Data listing
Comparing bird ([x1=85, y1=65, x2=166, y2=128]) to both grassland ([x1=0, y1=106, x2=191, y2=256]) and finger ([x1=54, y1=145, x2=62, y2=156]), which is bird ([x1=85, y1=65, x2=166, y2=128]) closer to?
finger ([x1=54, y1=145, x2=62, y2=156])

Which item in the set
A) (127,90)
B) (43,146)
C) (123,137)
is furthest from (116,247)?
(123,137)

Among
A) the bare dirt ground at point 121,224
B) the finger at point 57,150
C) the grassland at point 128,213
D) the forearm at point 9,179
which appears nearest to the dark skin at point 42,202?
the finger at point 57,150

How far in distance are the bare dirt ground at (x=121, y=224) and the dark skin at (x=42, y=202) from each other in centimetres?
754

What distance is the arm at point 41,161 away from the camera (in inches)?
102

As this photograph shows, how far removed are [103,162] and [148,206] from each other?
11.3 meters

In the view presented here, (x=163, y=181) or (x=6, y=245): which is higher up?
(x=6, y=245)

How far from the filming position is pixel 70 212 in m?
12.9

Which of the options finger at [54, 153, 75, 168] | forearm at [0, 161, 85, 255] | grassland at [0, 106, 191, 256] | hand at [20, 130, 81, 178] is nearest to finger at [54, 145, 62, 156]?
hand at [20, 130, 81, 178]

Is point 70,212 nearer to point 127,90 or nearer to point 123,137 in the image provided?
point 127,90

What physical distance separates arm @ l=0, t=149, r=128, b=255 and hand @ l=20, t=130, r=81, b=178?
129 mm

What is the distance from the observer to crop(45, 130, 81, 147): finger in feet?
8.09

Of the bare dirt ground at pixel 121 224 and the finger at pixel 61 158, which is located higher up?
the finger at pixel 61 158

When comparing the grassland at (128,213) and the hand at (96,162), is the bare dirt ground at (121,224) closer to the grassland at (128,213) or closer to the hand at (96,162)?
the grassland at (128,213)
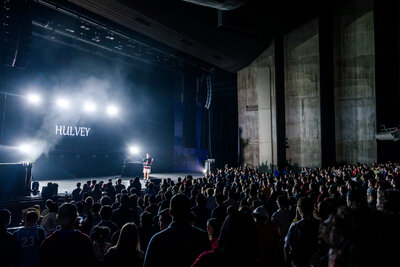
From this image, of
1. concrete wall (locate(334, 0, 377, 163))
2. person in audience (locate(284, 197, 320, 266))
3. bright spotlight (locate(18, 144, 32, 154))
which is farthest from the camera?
concrete wall (locate(334, 0, 377, 163))

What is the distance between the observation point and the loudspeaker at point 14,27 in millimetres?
9469

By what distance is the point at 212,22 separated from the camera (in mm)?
15219

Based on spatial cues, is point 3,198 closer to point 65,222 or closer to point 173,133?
point 65,222

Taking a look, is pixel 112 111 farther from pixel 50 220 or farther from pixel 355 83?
pixel 355 83

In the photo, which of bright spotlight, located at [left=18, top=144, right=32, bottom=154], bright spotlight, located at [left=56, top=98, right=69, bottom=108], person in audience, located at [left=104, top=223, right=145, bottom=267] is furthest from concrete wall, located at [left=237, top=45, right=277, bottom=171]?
person in audience, located at [left=104, top=223, right=145, bottom=267]

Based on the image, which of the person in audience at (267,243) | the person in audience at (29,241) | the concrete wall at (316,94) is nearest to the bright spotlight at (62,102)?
the concrete wall at (316,94)

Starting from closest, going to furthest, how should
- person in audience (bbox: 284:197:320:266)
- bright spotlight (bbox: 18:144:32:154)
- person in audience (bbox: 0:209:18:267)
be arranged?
person in audience (bbox: 284:197:320:266) < person in audience (bbox: 0:209:18:267) < bright spotlight (bbox: 18:144:32:154)

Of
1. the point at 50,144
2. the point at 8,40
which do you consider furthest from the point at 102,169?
the point at 8,40

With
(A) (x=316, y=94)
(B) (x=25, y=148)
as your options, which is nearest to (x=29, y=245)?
(B) (x=25, y=148)

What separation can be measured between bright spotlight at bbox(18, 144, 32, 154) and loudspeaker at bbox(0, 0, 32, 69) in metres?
8.36

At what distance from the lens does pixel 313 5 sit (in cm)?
1798

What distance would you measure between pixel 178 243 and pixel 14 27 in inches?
416

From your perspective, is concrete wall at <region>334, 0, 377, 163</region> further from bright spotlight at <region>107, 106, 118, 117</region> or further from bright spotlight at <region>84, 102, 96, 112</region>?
bright spotlight at <region>84, 102, 96, 112</region>

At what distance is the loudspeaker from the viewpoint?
31.1 feet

Given request
Set out each line from the one containing "From your perspective, is" through the last line of the rows as a Markdown table with the columns Number and Line. Include both of those lines, and leave out blank lines.

Task output
| Number | Line |
|---|---|
| 1 | From your perspective, is concrete wall at <region>334, 0, 377, 163</region> further from bright spotlight at <region>107, 106, 118, 117</region> or further from bright spotlight at <region>84, 102, 96, 112</region>? |
| 2 | bright spotlight at <region>84, 102, 96, 112</region> |
| 3 | At what distance is the loudspeaker from the viewpoint? |
| 4 | 31.1 feet |